Nachdem der Bauantrag für das neue Hotel an der Franken-Therme infolge eines Dringlichkeitsantrags der CSU-Fraktion doch noch auf die Tagesordnung der öffentlichen Stadtratssitzung genommen worden war, ging alles ganz schnell: Einhellig hat der Rat die Errichtung des Hauses an der Erkenbrechtallee befürwortet. Rund 340 Betten wird das dann größte Hotel der Kurstadt haben, verteilt auf 112 Zimmer und 58 Apartments. Vor der Abstimmung hatte Kurdirektor Mike Bernasco nochmals den seines Erachtens gegebenen Bedarf an dem Hotel dargelegt.

Wie berichtet, besteht der geplante Baukörper aus dem Erd- plus vier Obergeschossen, wobei die oberste Etage derart zurückgesetzt wird, dass sie von der Straße aus kaum einsehbar sein wird. Zum Hotel gehört ein Restaurant mit 270 Sitzplätzen, jene im Außenbereich eingeschlossen.

Tiefgarage nur mit einer Ebene

Die Tiefgarage des Hotels sollte ursprünglich zweigeschossig ausgeführt werden, und 188 Stellplätze aufweisen, aufgrund der Bodenbeschaffenheit muss sie auf eine Ebene mit 105 Stellplätzen beschränkt bleiben. Dies reicht nach Ansicht von Karl Inzenhofer, einem von mehreren Investoren des von der Tiroler Project Development GmbH als Projektentwickler mit auf den Weg gebrachten Projekts, für ein Haus dieser Größenordnung aus. Daneben gibt es 13 Stellplätze im Außenbereich der Hotelanlage – und natürlich einen Bademantelgang zur Therme.

"Kein Hotelier in Bad Windsheim braucht Angst zu haben vor einem neuen Hotel", sagte Bernasco und spielte damit unausgesprochen auf die Aussage von Oskar Schlag an, der bei der Vorstellung des neuen Leiters seines Arvena Hotels Reichsstadt appelliert hatte: "Bitte nicht noch mehr Hotels genehmigen", denn Bad Windsheim habe "zu wenig Gäste", die Stadt sei bereits ausreichend mit Betten für Touristen versorgt.

Mike Bernasco vermag diese Einschätzung nicht zu teilen. "Wir brauchen dieses Hotel, wir wollen dieses Hotel und deshalb bitte ich um ein positives Signal", sagte er vor der Abstimmung an die Adresse der Ratsmitglieder, nachdem er diese These mit Zahlen unterfüttert hatte. So sei die Zahl der Hotelbetten in der Stadt seit 2011 um 41 gesunken, was in erster Linie der Schließung des Hotels Residenz Ende August 2013 zuzuschreiben sei. Das 2016 eröffnete Vital Hotel mit seinen 87 Zimmern habe seine Gäste praktisch selbst mitgebracht, auch ohne diese habe die Stadt einen linearen Zuwachs bei den Übernachtungszahlen verzeichnet.
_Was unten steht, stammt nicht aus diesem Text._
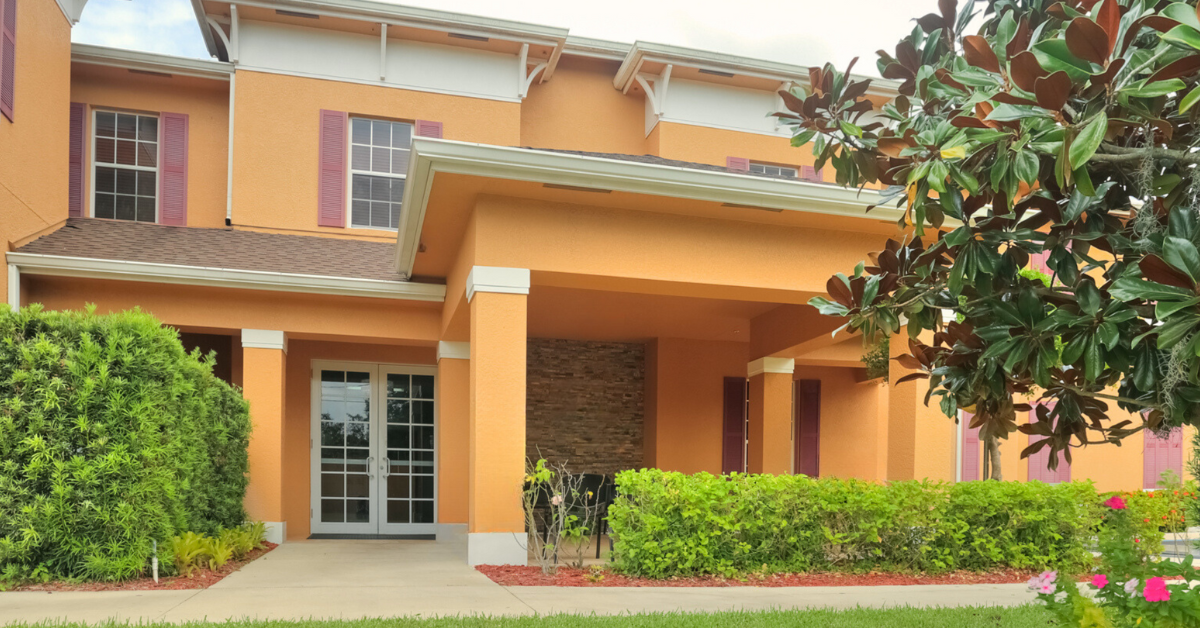 Ember Recovery Center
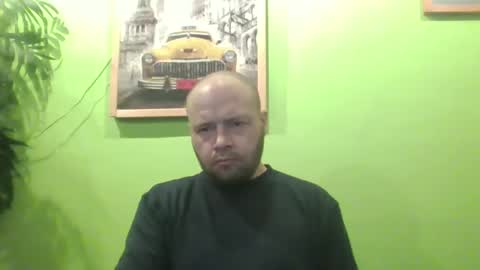 Snapshot of sixten19795 chatting on October 20, 5:34 am sixten19795 online show from October 20, 5:34 am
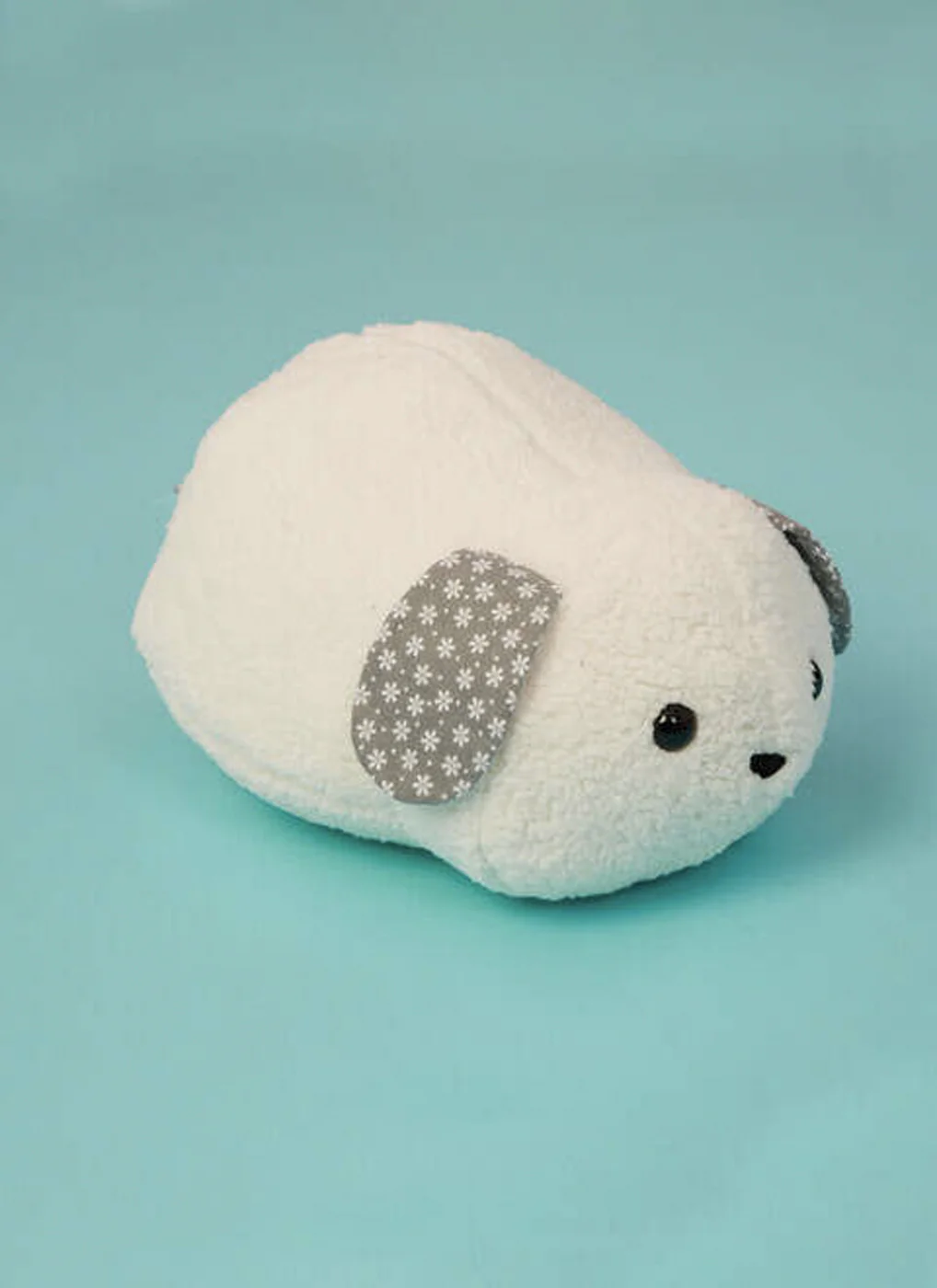 Image du produit 3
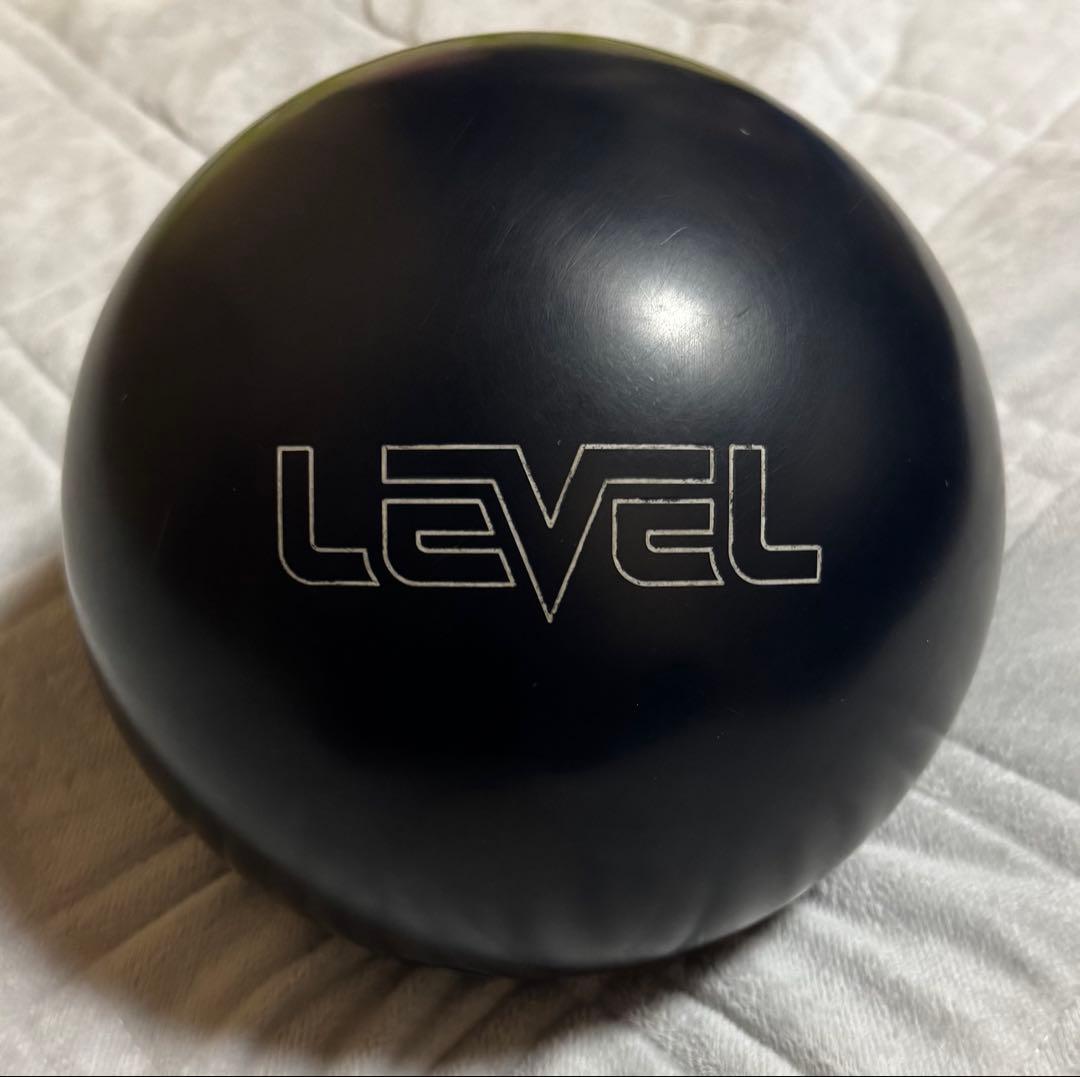 ストーム　LEVEL 15ポンド3オンス　元箱無し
Den Bedarf an dem neuen Hotel belegte Bernasco unter anderem mit dem anhaltenden "Thermentrend" und mit dem Hinweis auf mehrere Anfragen für große Tagungen, welche mangels ausreichender Bettenkapazitäten nicht nach Bad Windsheim gekommen seien, obwohl das Kur- und Kongress-Center als Tagungsstätte begehrt sei. Bei einem politischen Landesparteitag habe man etliche der Teilnehmer im Europäischen Schullandheim oder in der Nachbarstadt Rothenburg einquartieren müssen. Besuche in zwei Hotels der künftigen Betreiberfamilie hätten ihn überzeugt, sagte Bernasco, und auch Bürgermeister Jürgen Heckel sprach in der Ratssitzung von dem Familienbetrieb als einem "tollen Betreiber, der schon einige Hotels hat".
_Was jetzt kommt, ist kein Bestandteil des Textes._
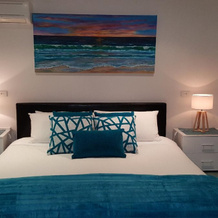 Venus Escapes Guesthouse, 维纳斯湾 — 照片 2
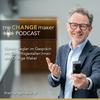 undefined the CHANGE maker | Zukunft gestalten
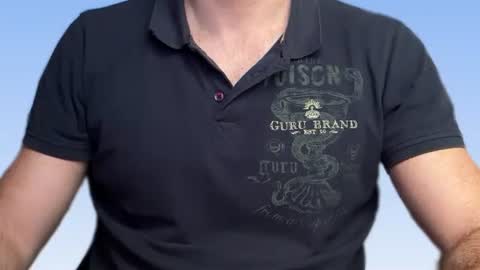 slvbcn75 online show from 04-18-26, 05:17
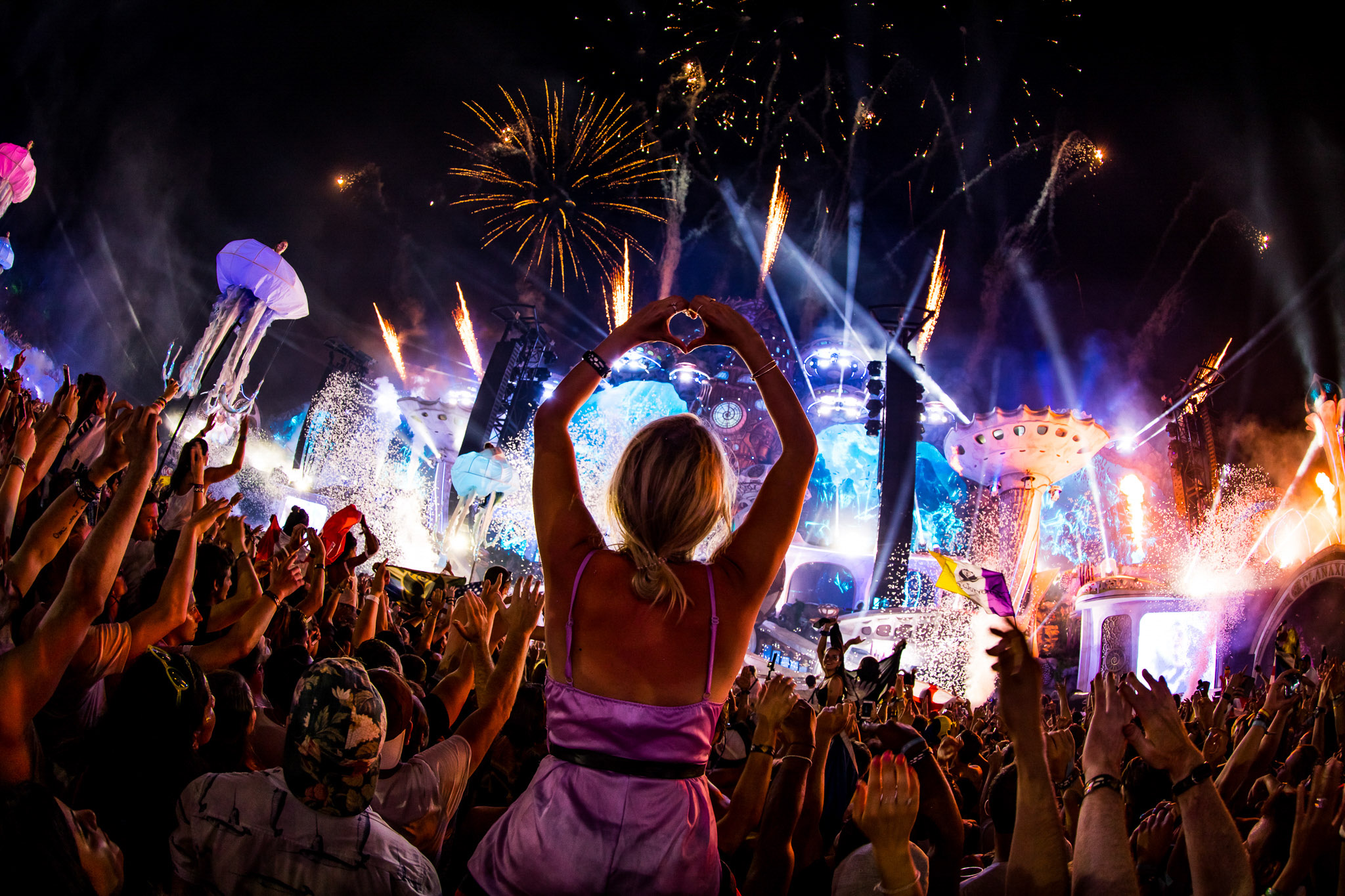 Tomorrowland 2018 - 6.jpg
Zeichen für die Investoren

Auch für Heckels Amtsvorgänger Bernhard Kisch ist es "erfreulich, wenn wir diese Investition erhalten können". In Anspielung auf den erst im Nachhinein auf Antrag der CSU auf die Tagesordnung gesetzten Bauantrag sagte er: "Man muss Investoren auch zeigen, dass man sie will."
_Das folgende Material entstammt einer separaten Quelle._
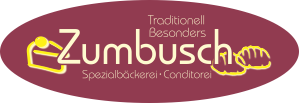 zumbusch-logo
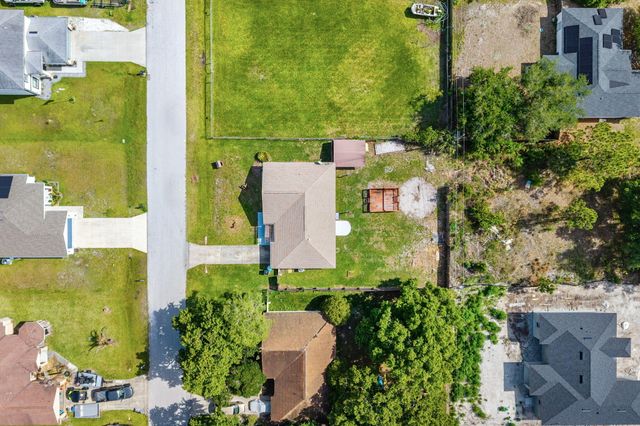 950 SE Taft Ave Avenue, Palm Bay, FL 32909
Wolfgang Eckardt unterstrich ebenfalls die Aussagen von Mike Bernasco. Veranstalter großer Tagungen wollen ihre Teilnehmer auf maximal zwei bis drei Hotels verteilt wissen, sagte der Altbürgermeister und machte die Sogwirkung von Therme wie KKC anhand von Zahlen deutlich: Habe die Zahl der Übernachtungen vor 25 Jahren noch bei 96 000 gelegen, so sei man mittlerweile bei knapp 350 000 angelangt.